An interest rate ‘gamble’ by the council’s finance chief has ended up costing taxpayers a staggering £2.5 million.
Tim Hannam, who is corporate director of finance and risk management, used his discretionary powers to borrow £95 million without consulting councillors.
The money is earmarked for the new MK Waste Recovery Park, due to be opened in 11 months’ time at Old Wolverton.
Mr Hannam made the decision to borrow it more than two years early, in July 2014, because he believed national interest rates would rise.
But his speculation turned out to be a king-size waste of cash after the increase simply did not happen.
It means the £95 million has been sitting largely untouched in the council’s bank account.
And every month the council has been forced to make a repayment at a fixed interest rate.
Labour councillor Kevin Wilson said: “I have calculated that this early borrowing has cost the council around £2.5 million in interest.
“That is a huge sum of money to pay out in a year when this council has to cut £20 million from its budget.”
Former council leader Mr Wilson forced Mr Hannam to reveal the cost of the interest rate blunder during last week’s audit committee.
While he does not blame the finance director for his decision, he is questioning the wisdom of high-ranking officers being allowed to borrow money without consultation.
“I find it peculiar that councillors did not have to be informed,” he said.
“If the interest rates had risen, it would have been a brilliant decision. In hindsight it backfired and was a bad one.”
A council spokesman said early borrowing was “standard practice” among many local authorities.

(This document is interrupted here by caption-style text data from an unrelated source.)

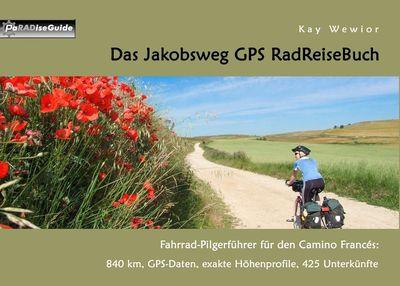 Das Jakobsweg GPS RadReiseBuch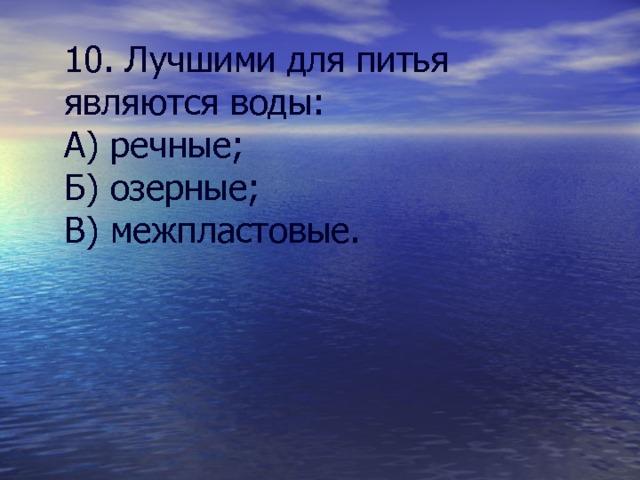 10. Лучшими для питья являются воды: А) речные; Б) озерные; В) межпластовые.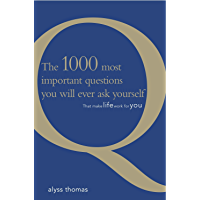 The 1000 most important questions you will ever ask yourself ... that make life work for you (English Edition)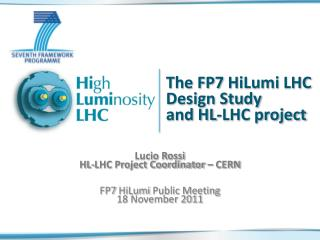 The FP7  HiLumi  LHC Design Study  and HL-LHC project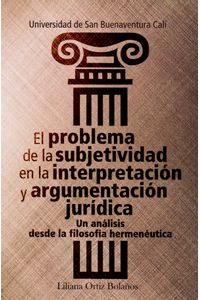el-problema-de-la-subjetividad-en-la-interpretacion-y-argumentacion-juridica-9789588785875-usbu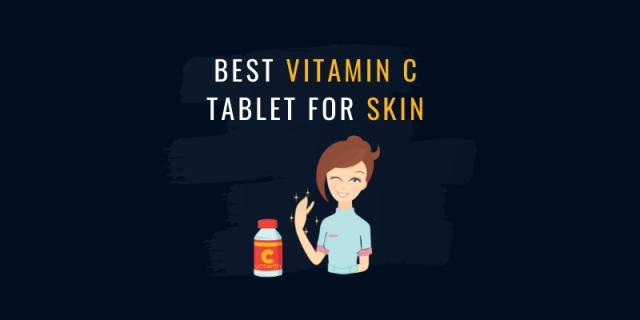 best vitamin c tablets for skin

He said: “We took the decision last year to borrow the bulk of the money, £95m, to fund our new, state of the art MK Waste Recovery Park.
“At the time we secured a fixed interest rate of 3.8 per cent, which, for a 25-year loan, is very competitive. Over that length of time interest rates could well vary significantly – and all indicators are that they will rise – so we had to balance the risk.”
The Waste Recovery Park will include an anaerobic treatment plant to cut the amount of waste sent to landfill by 95 per cent.
The council says the facility will save millions of pounds by bringing together the technologies to treat ‘black sack’ waste collected from homes all over the city.
It will be completed in January and, following rigorous testing, will be fully operational next September.